You need exactly one most expensive order per customer, even if a customer has two orders with the same maximum amount. Which function fits?

ROW_NUMBER: Deduplication

The second classic scenario is removing duplicates while keeping one record each. We number rows within groups of equal values and drop everything past the first:

MySQL 8.1
WITH numbered AS (
    SELECT id, ROW_NUMBER() OVER (PARTITION BY email ORDER BY created_at) AS rn
    FROM users
)
DELETE FROM users
WHERE id IN (SELECT id FROM numbered WHERE rn > 1);

For each email the earliest record survives (ORDER BY created_at), the rest are deleted.

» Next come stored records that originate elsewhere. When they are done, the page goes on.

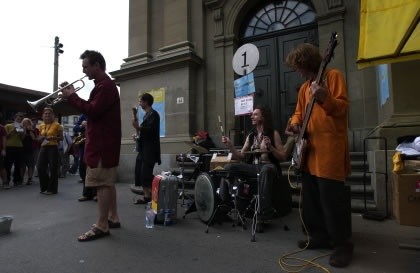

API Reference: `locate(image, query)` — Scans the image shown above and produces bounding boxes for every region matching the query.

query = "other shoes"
[330,245,354,267]
[134,198,150,205]
[93,196,97,201]
[40,192,44,194]
[78,178,83,182]
[44,191,53,194]
[2,181,33,188]
[298,240,329,250]
[79,196,90,200]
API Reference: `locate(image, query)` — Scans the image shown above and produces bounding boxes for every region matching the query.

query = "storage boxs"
[210,153,240,171]
[392,170,420,226]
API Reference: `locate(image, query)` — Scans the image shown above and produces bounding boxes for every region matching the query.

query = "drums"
[193,172,216,224]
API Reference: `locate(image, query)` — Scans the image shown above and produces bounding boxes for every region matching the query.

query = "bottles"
[145,202,175,227]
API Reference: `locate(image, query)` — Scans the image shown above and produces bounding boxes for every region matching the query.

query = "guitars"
[291,29,340,171]
[132,107,140,152]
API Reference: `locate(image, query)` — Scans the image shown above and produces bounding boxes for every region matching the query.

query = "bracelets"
[52,136,53,139]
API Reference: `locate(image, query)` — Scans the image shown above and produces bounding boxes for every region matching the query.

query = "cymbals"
[241,149,270,154]
[185,141,209,154]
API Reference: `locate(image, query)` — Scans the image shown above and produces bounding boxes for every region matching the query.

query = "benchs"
[176,154,256,206]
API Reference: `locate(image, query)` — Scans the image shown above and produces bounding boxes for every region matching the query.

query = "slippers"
[91,221,121,228]
[78,227,110,242]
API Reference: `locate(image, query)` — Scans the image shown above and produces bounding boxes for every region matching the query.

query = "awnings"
[355,0,420,70]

RANK and DENSE_RANK: Places and Levels

Pick RANK where sports-style placing logic applies: leaderboards, contests, "which place did the athlete take". Pick DENSE_RANK where you need gap-free levels: pay grades, threshold grouping, "the N-th largest value".

Bonus: NTILE Splits Rows into Buckets

From the same family of ranking functions comes NTILE(n): it splits rows into n roughly equal parts and returns the part number. One query is enough to split customers into spending quartiles:

MySQL 8.1
SELECT
    user_id,
    SUM(total_amount) AS spent,
    NTILE(4) OVER (ORDER BY SUM(total_amount) DESC) AS quartile
FROM orders
GROUP BY user_id
ORDER BY spent DESC
LIMIT 5;

Customers with quartile = 1 are the top quarter by spending — a ready-made segment for a loyalty program.

The Interview Task: The Second-Highest Amount

"Find the second-highest salary" is a question that has wandered through interviews for decades. With DENSE_RANK it solves transparently:

MySQL 8.1
WITH ranked AS (
    SELECT order_id, total_amount, DENSE_RANK() OVER (ORDER BY total_amount DESC) AS rnk
    FROM orders
)
SELECT DISTINCT total_amount
FROM ranked
WHERE rnk = 2;
total_amount
91.81

Why exactly DENSE_RANK? Our top two amounts are both 99.96. RANK would give them rank 1 and the next amount rank 3, so the condition rnk = 2 would find nothing. DENSE_RANK leaves no gaps and assigns 91.81 the rank 2 — which is "the second highest" as the interviewer means it.